Есть и сложность, о которой я люблю размышлять. Она состоит в том, что Москве, как Риму, полагается Константинополь. Если мы видим тожество Москвы и Рима, то мы в какой-то момент доживаем до ситуации бегства императора. И в этом смысле Константинополем должен оказаться Петербург. Это так и не так. Не так это, потому что Москва - город, лежащий, рожденный в лоне Константиновой традиции, она уже христианский город, из нее не надо бежать, чтобы основать христианскую столицу. Получается, что если из этого Рима бежать в новый Константинополь, то это будет мнимый Константинополь. И бегущий будет, так сказать, апостолом расцерковления. Он будет мнимым Константином. Поэтому я и думаю, что Петербург - это мнимый Константинополь, а Пётр - мнимый Константин. Мы можем говорить об этом, потому что он сам панегирически любил себя сравнивать с Константином. И царевича убил, скорее всего, не почему-нибудь, а потому что Константин, якобы, убил Криспа. Но это мнимый Константинополь. Москва в этом смысле, действительно, сумма всех Римов, бежать из которой - значит бежать не в первый, не во второй, а в четвертый Рим.

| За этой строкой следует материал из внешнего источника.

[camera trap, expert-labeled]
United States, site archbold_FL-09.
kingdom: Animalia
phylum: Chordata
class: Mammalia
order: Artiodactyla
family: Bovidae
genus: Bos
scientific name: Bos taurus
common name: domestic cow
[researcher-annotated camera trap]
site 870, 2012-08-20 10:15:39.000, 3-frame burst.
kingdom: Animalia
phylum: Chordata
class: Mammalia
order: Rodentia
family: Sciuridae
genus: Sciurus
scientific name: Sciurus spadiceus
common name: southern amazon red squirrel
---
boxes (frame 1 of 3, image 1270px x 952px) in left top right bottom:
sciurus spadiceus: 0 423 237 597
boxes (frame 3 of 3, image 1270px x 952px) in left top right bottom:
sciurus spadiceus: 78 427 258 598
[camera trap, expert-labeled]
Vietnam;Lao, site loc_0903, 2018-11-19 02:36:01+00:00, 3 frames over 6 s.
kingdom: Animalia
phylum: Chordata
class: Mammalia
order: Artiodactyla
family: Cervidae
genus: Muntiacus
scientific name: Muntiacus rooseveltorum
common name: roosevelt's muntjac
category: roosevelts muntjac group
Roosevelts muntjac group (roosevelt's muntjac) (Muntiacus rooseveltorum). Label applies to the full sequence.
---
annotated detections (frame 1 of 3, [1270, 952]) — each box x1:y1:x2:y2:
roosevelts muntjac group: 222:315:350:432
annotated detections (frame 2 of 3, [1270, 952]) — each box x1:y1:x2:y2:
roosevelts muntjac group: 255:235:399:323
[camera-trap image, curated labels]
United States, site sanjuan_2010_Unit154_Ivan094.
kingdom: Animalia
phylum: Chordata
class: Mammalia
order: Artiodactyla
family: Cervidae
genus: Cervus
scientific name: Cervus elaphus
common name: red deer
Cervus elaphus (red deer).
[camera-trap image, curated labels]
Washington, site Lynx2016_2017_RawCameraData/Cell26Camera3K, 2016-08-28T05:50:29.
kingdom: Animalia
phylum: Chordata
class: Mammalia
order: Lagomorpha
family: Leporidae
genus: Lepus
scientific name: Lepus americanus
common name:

К. ЛАРИНА: Это Рустам Рахматуллин. Мы продолжим наш очень научный разговор после новостей. Дорогие друзья, если у вас есть какие-то вопросы к Рустаму, мы готовы их в эфире передать, он на них с удовольствием ответит. Поэтому я напомню смс: +7-985-970-45-45. И ещё не забудьте ответить и на вопросы Рустама, которые он вам задаст во второй части нашей программы.

НОВОСТИ

К. ЛАРИНА: Ну что, дорогие друзья, напугал вас Рустам Рахматуллин? Я смотрю, смс-ки пишут: "Ничего не понятно, про что он говорит". Сейчас мы попросим выражаться нашего лектора более простым языком, доступным (СМЕЕТСЯ). "Какой вывод делает гость? - пишет нам Роман. - Теория Фоменко, что ли? Так можно поделить что угодно на 8, прибавить 3 и получится день рождения Христа. Астрология типичная!" Подождите, это ещё не конец Здесь многие выражаются просто, что это какой-то бред, как пишет нам Сергей из Петербурга. А вот Зоя спрашивает: "А где прочитать то, что рассказывает Рустам? У него есть печатные труды?" Зоя, у нас есть печатный труд "Две Москвы, или метафизика столицы". Именно эту книгу вы получите сегодня в подарок, если правильно ответите на вопрос, который сейчас Рустам для вас сформулирует.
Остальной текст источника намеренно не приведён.